Chômage partiel : pourquoi toutes les entreprises n’ont pas encore été indemnisées ?

Un peu plus d’un million d’entreprises françaises ont formulé une demande de chômage partiel durant cette crise du Covid-19. L’Etat s’est engagé à rembourser les salaires versés par les sociétés en difficulté. Pourtant, toutes les entreprises n’ont pas encore perçu cet argent.

Un salarié seul à son bureau, le 15 mai 2020, à Nice (Alpes-Maritime).
Un salarié seul à son bureau, le 15 mai 2020, à Nice (Alpes-Maritime). (FRANTZ BOUTON / MAXPPP)

Au 11 mai, 12,4 millions de salariés étaient concernés par une demande de chômage partiel émanant de leur entreprise. L'Etat a promis de rembourser "systématiquement à 10 jours" les indemnités de chômage partiel avancées par les employeurs. Pourtant, certaines d’entre elles n’ont rien vu venir. Interrogée vendredi 15 mai sur BFMTV, la ministre du Travail, Muriel Pénicaud, a expliqué que "la plupart ne l’ont pas encore demandé", précisant que "sur le mois d’avril il y a encore la moitié des entreprises qui n’ont pas fait de demandes". Les propos de la ministre sont confirmés par les chiffres de la Direction statistique du ministère du Travail (Dares), car la seule demande de placement en chômage partiel ne suffit pas pour percevoir les indemnités. La Cellule Vrai du faux vous explique.

Une demande en deux étapes

Les entreprises confrontées pendant la crise du covid-19 à une obligation de fermeture, à une baisse de leur activité ou à l’impossibilité de mettre en place des mesures de prévention pour la protection de leurs salariés peuvent prétendre au chômage partiel. Ces demandes doivent être déposées sur le portail dédié. L’employeur a 30 jours à compter du placement de ses salariés en activité partielle pour effectuer cette opération. Mais, cette déclaration n’est qu’une prévision de chômage partiel.

A échéance habituelle de la paie, l'employeur verse lui-même les indemnités à ses employés. Il faut donc qu’il procède à une deuxième étape pour se faire rembourser. Il a alors un an pour effectuer une demande d’indemnisation, toujours sur le même portail.
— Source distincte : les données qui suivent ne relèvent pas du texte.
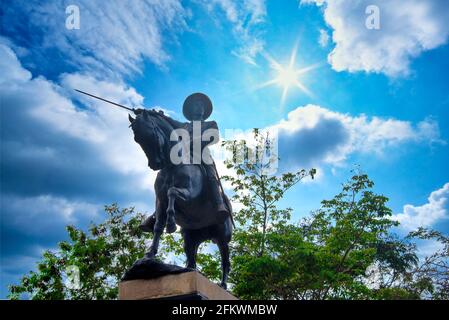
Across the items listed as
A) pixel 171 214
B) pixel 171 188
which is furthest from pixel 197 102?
pixel 171 214

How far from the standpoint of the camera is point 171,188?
20.2ft

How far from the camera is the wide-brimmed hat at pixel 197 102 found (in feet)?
26.1

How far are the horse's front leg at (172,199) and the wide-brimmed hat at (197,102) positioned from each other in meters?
2.05

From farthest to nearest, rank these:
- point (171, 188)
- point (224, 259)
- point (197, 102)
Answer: point (197, 102) → point (224, 259) → point (171, 188)

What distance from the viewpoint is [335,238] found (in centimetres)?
1670

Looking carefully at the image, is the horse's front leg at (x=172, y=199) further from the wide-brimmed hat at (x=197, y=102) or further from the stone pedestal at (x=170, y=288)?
the wide-brimmed hat at (x=197, y=102)

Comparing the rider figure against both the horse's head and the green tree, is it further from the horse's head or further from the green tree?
the green tree

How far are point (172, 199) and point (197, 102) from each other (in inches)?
99.1

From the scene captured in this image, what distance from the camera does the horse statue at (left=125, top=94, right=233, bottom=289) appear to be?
6211 mm

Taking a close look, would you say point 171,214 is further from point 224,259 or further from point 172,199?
point 224,259

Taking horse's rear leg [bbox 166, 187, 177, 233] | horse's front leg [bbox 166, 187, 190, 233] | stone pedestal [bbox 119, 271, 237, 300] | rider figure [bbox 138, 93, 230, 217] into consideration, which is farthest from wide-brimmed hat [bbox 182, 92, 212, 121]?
stone pedestal [bbox 119, 271, 237, 300]
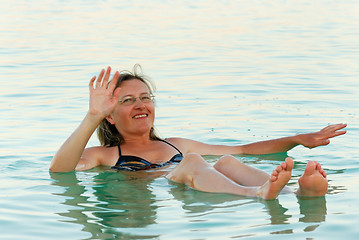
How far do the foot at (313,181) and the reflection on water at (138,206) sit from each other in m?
0.06

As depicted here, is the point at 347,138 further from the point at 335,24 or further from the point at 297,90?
the point at 335,24

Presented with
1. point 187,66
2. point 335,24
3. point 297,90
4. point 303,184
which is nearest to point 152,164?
point 303,184

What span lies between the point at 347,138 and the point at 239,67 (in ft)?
15.7

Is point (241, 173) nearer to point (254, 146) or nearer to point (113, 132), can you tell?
point (254, 146)

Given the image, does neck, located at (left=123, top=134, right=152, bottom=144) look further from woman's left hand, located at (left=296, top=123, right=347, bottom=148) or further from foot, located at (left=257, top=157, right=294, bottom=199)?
foot, located at (left=257, top=157, right=294, bottom=199)

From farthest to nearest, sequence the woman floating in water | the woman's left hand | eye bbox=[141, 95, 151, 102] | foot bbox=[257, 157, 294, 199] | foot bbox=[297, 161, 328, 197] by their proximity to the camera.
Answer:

A ce stade, il est alors demandé à l’employeur de renseigner à l’administration les heures hebdomadaires réellement travaillées ou réellement chômées pour chacun de ses salariés. L’Agence de service et de paiement (ASP) effectue ensuite les versements aux entreprises, "systématiquement à 10 jours", a précisé la ministre du Travail. Si certains employeurs n’ont pas encore été remboursés, c’est qu'ils ont, comme l’explique la ministre, certes effectué une demande de chômage partiel, mais pas encore leur demande d’indemnisation.
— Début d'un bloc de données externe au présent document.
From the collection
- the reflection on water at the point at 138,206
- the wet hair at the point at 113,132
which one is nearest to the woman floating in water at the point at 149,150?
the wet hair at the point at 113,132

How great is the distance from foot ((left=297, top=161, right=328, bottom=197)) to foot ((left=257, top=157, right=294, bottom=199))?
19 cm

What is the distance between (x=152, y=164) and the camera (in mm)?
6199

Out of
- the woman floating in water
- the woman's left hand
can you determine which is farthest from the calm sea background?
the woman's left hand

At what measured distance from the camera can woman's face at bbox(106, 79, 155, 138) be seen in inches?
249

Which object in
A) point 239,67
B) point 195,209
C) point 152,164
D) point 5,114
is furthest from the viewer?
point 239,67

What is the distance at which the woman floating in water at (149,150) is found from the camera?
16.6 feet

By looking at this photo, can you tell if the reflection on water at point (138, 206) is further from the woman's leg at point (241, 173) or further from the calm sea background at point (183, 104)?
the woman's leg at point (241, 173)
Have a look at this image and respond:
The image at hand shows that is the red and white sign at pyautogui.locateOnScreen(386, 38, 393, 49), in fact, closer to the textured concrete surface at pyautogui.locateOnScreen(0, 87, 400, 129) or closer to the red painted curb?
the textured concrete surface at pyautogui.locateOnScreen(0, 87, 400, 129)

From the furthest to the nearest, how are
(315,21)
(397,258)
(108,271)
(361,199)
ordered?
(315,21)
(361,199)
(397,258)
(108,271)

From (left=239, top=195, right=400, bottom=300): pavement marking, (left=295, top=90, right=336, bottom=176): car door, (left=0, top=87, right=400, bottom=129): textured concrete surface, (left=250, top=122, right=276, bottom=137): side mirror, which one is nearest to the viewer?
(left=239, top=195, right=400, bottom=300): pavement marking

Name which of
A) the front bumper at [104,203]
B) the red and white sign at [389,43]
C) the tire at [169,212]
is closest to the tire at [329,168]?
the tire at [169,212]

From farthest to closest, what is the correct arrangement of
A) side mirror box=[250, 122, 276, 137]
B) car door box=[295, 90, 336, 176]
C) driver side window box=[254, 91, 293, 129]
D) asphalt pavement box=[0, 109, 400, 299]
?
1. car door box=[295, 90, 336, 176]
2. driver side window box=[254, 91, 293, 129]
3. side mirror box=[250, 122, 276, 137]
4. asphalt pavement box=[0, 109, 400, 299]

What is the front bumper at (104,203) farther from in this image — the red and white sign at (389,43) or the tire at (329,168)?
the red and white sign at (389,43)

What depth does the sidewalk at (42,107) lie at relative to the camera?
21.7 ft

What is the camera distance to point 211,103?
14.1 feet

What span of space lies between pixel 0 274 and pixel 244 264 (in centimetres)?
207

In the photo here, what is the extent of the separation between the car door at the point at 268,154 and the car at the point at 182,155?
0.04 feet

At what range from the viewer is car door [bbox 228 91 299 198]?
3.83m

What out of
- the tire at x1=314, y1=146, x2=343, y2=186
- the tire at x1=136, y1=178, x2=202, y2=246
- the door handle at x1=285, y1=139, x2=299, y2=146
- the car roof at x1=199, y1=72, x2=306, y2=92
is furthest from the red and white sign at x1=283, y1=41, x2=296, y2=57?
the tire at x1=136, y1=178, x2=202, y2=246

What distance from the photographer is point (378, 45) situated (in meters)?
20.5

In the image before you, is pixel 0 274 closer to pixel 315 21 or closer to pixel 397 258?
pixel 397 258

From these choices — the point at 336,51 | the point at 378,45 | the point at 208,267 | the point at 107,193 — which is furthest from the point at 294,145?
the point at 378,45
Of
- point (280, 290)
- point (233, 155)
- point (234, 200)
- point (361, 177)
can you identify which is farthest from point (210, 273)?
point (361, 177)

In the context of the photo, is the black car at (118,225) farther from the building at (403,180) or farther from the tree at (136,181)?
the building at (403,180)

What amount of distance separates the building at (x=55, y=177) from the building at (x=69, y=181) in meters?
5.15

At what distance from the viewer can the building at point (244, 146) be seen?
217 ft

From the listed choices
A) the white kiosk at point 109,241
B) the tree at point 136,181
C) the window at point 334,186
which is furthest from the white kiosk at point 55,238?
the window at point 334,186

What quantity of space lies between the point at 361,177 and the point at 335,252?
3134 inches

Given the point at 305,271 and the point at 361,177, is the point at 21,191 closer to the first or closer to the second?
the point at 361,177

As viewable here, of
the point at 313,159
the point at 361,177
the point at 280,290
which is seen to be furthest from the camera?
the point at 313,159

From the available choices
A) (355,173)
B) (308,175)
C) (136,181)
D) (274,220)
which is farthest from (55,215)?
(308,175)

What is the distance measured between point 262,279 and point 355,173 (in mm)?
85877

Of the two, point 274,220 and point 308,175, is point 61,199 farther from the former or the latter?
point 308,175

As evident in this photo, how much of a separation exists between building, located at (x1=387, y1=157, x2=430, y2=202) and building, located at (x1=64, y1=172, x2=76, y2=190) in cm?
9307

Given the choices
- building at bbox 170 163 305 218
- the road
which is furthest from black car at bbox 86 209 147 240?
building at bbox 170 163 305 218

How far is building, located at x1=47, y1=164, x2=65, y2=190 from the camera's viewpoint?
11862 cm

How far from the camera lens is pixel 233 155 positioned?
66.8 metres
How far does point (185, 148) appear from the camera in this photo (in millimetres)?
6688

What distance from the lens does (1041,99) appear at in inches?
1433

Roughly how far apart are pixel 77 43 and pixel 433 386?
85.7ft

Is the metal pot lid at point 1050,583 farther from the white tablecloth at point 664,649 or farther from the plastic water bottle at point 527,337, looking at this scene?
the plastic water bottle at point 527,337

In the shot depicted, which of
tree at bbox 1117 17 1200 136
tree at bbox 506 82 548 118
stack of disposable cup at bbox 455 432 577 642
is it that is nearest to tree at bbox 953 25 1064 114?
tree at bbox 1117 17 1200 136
Les grandes entreprises moins pressées 

Toujours selon les données de la Dares, sur près de 1,3 million de demandes d’autorisation préalable d’activité partielle déposées au 11 mai, seules 891 000 demandes d’indemnisation ont été également émises. Pour le seul mois de mars, seuls 48% des salariés couverts par une demande d’autorisation de chômage partiel ont bien bénéficié d’une indemnisation. Toutefois, "ce rapport est de 68% pour les entreprises de moins de 50 salariés et de 24% pour les entreprises de plus de 250 salariés", précise la Direction régionale des entreprises, de la concurrence, de la consommation, du travail et de l’emploi d'Île-de-France (Direccte).
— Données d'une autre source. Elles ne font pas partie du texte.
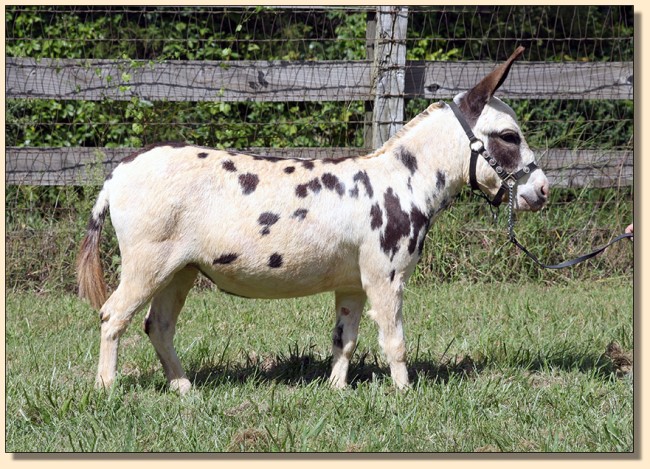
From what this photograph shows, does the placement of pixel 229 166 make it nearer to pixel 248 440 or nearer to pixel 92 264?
pixel 92 264

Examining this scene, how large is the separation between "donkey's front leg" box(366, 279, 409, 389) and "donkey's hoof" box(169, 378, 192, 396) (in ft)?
3.84

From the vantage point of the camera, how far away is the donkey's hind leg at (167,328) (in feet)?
18.4

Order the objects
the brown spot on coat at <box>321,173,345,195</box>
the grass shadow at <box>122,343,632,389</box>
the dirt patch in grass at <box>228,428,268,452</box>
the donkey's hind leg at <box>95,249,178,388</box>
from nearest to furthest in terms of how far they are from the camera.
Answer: the dirt patch in grass at <box>228,428,268,452</box>, the donkey's hind leg at <box>95,249,178,388</box>, the brown spot on coat at <box>321,173,345,195</box>, the grass shadow at <box>122,343,632,389</box>

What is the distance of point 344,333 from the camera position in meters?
5.79

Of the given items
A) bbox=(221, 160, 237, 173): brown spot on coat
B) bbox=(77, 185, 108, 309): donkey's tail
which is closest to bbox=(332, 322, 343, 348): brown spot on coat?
bbox=(221, 160, 237, 173): brown spot on coat

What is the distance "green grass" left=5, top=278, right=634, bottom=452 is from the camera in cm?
480

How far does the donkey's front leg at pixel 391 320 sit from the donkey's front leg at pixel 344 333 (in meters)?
0.26

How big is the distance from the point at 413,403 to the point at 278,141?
473cm

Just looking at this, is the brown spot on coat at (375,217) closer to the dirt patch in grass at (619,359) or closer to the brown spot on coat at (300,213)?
the brown spot on coat at (300,213)

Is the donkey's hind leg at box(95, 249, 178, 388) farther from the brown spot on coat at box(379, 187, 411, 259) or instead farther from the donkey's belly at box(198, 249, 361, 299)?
the brown spot on coat at box(379, 187, 411, 259)

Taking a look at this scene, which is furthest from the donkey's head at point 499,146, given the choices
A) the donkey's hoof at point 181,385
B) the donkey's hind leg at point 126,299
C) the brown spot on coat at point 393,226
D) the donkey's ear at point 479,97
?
the donkey's hoof at point 181,385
Les entreprises ayant un an pour formuler leur demande d’indemnisation, certaines prennent donc sûrement un peu leur temps, principalement celles disposant d’une trésorerie plus solide, explique la Direccte et le ministère du Travail. En mars, alors que 3,6 millions de salariés des grandes entreprises étaient concernées par une demande de chômage partiel, un peu moins de 878 000 d’entre eux ont effectivement fait l’objet d’une demande d’indemnisation. Les entreprises de moins de 50 salariés, elles, ont fait des demandes d’indemnités pour plus de 3 millions des 5 millions de salariés concernés par une demande de chômage partiel.